─── Data supplied

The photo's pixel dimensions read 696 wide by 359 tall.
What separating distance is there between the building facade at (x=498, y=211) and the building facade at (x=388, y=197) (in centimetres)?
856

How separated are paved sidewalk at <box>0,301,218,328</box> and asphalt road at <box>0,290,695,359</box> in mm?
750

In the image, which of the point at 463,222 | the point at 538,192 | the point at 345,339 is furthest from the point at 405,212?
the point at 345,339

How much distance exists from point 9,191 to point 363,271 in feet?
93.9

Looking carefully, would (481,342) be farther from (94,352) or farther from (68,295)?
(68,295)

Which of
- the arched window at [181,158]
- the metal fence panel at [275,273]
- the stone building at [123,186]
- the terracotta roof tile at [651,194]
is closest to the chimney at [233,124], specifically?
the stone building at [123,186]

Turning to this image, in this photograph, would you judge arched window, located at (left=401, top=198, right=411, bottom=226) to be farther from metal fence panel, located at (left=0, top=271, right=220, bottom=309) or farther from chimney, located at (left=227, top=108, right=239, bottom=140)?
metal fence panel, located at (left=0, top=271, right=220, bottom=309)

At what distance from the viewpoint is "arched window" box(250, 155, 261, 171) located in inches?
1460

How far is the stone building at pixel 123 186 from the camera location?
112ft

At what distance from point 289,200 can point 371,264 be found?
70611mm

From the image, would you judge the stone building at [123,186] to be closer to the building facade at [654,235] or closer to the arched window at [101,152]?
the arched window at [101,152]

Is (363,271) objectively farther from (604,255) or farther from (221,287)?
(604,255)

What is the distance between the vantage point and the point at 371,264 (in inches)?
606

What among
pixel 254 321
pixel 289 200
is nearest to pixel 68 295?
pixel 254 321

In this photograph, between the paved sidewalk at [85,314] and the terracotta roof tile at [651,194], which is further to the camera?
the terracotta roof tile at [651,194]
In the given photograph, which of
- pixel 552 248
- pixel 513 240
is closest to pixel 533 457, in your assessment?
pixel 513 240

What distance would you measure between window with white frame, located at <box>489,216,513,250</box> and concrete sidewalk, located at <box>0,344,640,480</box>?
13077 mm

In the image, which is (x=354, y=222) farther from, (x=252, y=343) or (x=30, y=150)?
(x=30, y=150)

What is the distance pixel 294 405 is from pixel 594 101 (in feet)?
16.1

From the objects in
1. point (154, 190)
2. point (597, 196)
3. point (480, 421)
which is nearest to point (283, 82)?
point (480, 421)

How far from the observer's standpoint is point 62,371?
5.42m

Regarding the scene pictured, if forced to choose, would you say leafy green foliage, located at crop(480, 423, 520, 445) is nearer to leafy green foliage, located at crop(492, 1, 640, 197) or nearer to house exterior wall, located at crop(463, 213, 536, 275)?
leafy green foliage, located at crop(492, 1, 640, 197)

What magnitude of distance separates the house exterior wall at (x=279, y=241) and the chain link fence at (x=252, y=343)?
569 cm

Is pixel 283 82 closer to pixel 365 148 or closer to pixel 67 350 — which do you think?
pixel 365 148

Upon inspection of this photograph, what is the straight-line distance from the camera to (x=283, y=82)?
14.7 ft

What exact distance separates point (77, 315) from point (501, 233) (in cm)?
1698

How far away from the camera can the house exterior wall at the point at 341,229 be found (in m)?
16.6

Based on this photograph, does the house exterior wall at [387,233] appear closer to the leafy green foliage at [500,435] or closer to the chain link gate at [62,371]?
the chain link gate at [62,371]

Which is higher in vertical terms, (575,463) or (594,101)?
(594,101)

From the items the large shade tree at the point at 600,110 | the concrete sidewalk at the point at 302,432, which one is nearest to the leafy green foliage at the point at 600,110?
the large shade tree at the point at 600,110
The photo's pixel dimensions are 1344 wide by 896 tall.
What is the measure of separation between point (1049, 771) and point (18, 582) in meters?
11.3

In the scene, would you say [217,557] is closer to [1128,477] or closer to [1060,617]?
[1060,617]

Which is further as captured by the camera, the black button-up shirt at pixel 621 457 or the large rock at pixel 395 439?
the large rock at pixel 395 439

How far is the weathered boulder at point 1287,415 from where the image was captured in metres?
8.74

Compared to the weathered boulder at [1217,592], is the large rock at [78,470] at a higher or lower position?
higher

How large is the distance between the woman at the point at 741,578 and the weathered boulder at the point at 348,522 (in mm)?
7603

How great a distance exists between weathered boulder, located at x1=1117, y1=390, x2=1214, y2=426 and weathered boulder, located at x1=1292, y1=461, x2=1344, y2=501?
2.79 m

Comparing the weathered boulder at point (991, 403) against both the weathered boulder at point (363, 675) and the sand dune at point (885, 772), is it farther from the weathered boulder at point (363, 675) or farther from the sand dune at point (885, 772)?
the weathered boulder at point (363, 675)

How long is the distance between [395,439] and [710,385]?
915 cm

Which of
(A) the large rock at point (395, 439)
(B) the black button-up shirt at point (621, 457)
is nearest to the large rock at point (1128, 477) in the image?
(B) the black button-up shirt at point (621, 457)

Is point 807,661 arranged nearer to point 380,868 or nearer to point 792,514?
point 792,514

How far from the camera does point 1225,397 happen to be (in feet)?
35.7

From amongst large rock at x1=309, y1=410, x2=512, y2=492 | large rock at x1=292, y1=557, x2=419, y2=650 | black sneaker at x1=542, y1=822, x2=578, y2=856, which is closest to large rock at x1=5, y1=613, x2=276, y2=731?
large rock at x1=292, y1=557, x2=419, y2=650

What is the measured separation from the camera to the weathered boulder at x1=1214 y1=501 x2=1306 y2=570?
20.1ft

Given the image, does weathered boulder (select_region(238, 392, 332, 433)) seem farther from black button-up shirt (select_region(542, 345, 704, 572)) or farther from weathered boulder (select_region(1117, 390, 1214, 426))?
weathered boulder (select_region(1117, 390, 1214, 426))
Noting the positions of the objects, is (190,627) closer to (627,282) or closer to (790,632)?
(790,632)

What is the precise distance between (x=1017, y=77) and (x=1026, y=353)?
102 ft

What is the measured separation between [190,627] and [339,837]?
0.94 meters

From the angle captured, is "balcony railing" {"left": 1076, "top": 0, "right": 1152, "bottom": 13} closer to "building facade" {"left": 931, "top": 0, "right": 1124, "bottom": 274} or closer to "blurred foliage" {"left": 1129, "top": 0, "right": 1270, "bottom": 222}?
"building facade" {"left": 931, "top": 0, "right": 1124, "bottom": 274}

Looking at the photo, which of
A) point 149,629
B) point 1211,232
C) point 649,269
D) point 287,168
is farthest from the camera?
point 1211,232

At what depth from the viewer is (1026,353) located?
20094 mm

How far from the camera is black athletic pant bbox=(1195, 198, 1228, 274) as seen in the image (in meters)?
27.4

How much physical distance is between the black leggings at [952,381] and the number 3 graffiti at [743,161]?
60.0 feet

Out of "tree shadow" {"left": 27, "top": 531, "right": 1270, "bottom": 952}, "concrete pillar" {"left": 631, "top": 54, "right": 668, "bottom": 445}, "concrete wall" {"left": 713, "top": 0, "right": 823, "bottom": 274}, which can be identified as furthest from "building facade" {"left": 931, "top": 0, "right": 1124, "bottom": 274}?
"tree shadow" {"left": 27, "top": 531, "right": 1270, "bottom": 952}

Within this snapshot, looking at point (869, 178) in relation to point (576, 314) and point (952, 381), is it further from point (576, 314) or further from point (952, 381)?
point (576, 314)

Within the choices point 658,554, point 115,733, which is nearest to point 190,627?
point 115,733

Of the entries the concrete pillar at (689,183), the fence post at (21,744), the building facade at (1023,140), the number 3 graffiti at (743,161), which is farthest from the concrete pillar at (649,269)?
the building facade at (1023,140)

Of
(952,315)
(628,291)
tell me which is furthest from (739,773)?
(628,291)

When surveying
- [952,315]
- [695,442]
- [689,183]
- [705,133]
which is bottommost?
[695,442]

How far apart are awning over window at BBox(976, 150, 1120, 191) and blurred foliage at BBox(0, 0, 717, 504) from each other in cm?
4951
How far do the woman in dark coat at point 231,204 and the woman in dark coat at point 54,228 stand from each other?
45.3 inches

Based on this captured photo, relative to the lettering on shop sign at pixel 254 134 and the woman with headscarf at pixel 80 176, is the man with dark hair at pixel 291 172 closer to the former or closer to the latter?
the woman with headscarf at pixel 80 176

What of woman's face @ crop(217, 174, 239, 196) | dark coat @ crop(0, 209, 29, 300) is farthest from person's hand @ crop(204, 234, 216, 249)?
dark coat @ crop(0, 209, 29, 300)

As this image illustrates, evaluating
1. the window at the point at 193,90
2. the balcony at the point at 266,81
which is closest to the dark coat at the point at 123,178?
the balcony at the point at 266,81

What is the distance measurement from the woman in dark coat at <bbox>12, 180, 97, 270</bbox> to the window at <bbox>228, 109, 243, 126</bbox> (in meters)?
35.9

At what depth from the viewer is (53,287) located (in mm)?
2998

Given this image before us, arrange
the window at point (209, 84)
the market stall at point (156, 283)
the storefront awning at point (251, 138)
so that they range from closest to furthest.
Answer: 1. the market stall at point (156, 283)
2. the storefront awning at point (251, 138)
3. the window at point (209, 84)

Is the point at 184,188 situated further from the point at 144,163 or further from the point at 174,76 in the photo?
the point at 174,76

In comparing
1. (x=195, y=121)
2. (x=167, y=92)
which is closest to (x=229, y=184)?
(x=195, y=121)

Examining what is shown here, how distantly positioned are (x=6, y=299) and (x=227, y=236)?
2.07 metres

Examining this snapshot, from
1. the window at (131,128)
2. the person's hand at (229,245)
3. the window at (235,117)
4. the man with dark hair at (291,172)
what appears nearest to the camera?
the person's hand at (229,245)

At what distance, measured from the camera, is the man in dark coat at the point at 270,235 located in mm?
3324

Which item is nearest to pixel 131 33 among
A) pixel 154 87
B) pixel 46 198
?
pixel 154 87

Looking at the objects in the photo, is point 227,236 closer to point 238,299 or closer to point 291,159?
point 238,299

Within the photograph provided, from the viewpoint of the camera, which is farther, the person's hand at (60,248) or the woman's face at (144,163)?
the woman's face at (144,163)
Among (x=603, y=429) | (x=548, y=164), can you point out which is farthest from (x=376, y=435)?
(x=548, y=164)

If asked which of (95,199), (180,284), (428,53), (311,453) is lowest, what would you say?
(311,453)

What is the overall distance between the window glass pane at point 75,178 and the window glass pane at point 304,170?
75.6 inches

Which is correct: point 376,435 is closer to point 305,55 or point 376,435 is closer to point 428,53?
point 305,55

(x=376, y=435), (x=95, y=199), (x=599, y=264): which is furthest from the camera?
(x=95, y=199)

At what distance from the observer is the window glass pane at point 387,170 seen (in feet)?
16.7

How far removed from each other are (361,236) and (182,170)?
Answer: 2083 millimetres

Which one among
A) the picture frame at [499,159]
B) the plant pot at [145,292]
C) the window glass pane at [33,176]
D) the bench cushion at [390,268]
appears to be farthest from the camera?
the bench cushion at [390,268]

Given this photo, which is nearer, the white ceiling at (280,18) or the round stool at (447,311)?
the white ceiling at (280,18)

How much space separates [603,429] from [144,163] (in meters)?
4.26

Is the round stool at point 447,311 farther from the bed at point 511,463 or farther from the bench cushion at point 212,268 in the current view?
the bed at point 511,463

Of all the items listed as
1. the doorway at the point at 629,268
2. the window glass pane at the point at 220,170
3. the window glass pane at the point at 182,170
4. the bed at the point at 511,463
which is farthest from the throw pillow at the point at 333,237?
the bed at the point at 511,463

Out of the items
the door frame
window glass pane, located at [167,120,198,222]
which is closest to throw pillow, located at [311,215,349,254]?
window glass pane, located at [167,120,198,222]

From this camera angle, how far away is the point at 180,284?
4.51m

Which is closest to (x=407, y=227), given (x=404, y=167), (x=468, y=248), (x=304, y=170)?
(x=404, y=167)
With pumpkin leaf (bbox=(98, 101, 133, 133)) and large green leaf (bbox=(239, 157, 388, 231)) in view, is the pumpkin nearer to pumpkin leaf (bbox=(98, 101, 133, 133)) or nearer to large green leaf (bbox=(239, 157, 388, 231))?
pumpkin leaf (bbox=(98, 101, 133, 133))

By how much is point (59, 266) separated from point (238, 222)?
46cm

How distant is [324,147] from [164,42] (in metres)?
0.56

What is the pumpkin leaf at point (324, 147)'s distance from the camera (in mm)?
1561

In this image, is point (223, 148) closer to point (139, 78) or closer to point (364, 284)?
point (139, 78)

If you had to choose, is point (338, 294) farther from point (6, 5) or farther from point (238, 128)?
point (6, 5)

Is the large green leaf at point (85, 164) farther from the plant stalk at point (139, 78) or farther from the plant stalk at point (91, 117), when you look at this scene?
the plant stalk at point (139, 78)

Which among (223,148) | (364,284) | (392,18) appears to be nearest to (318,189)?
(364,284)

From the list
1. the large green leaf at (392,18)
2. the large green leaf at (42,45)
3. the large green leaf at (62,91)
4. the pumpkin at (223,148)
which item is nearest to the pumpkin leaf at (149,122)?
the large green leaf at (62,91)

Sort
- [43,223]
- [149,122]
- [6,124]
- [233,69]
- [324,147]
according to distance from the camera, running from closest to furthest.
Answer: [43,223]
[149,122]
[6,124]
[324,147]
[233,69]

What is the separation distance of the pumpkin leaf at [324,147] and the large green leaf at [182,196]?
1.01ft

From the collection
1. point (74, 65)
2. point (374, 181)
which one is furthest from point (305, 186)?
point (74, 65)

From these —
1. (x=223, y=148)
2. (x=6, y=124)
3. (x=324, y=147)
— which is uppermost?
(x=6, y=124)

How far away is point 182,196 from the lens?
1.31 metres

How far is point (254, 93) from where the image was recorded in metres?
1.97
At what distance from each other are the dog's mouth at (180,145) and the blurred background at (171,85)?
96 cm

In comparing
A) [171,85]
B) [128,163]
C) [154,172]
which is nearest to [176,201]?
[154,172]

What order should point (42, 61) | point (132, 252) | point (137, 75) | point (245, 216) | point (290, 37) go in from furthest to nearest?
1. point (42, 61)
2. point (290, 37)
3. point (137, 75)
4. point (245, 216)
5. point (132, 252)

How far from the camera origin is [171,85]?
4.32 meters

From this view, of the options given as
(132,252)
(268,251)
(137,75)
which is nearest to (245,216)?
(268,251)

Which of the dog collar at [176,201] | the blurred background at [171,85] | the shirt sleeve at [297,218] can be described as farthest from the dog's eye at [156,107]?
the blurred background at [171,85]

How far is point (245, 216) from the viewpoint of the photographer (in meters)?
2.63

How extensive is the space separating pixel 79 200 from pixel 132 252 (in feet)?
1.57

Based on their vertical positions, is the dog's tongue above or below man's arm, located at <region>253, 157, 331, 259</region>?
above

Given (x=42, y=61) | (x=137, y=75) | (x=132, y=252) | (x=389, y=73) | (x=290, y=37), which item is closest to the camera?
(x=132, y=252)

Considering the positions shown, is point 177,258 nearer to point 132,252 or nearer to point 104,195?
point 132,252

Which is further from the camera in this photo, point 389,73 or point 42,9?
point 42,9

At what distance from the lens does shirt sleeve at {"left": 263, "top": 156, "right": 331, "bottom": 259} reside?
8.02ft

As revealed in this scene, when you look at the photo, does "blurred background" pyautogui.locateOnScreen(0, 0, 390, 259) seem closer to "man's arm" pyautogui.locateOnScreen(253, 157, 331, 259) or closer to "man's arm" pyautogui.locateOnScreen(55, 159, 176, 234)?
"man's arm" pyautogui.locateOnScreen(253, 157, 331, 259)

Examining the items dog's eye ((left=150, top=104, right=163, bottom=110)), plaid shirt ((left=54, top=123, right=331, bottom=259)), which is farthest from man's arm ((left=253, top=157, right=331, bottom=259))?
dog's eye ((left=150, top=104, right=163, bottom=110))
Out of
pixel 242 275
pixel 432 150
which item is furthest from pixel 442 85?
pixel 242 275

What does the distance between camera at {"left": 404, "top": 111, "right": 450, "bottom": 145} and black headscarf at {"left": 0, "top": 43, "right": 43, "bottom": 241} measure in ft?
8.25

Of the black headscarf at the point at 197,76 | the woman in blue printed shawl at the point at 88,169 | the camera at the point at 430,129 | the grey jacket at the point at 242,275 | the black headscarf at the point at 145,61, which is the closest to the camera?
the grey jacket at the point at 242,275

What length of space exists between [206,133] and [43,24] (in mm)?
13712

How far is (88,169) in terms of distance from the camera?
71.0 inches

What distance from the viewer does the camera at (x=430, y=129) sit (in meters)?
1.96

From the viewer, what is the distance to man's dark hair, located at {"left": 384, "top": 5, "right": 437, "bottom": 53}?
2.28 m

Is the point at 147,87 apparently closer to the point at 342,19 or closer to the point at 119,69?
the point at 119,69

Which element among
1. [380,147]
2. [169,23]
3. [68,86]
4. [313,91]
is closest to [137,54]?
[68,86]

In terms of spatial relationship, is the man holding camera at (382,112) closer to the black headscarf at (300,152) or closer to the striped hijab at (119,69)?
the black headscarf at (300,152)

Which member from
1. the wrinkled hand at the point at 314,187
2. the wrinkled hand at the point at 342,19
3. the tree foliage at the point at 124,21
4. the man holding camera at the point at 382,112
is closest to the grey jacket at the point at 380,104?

──────

● Problem to work on:
Retype the entries starting with the line containing "How great a" and going on through the line containing "0.94 meters", both included.

● Final answer:
How great a distance exists between weathered boulder, located at x1=1117, y1=390, x2=1214, y2=426 and weathered boulder, located at x1=1292, y1=461, x2=1344, y2=501?
2.79 m

Comparing the weathered boulder at point (991, 403) against both the weathered boulder at point (363, 675) and the sand dune at point (885, 772), is it farther from the weathered boulder at point (363, 675) or farther from the sand dune at point (885, 772)?
the weathered boulder at point (363, 675)

How long is the distance between [395,439] and [710,385]?
915 cm

Which of
(A) the large rock at point (395, 439)
(B) the black button-up shirt at point (621, 457)
is nearest to the large rock at point (1128, 477) in the image?
(B) the black button-up shirt at point (621, 457)

Is point 807,661 arranged nearer to point 380,868 or nearer to point 792,514?
point 792,514

How far from the camera does point 1225,397 happen to be (in feet)?
35.7

From amongst large rock at x1=309, y1=410, x2=512, y2=492 | large rock at x1=292, y1=557, x2=419, y2=650 | black sneaker at x1=542, y1=822, x2=578, y2=856, which is closest to large rock at x1=5, y1=613, x2=276, y2=731?
large rock at x1=292, y1=557, x2=419, y2=650

What is the measured separation from the camera to the weathered boulder at x1=1214 y1=501 x2=1306 y2=570?
20.1ft

Given the image, does weathered boulder (select_region(238, 392, 332, 433)) seem farther from black button-up shirt (select_region(542, 345, 704, 572)) or farther from weathered boulder (select_region(1117, 390, 1214, 426))?
weathered boulder (select_region(1117, 390, 1214, 426))
Noting the positions of the objects, is (190,627) closer to (627,282) or closer to (790,632)?
(790,632)

What is the precise distance between (x=1017, y=77) and (x=1026, y=353)?
102 ft

What is the measured separation between [190,627] and [339,837]?
0.94 meters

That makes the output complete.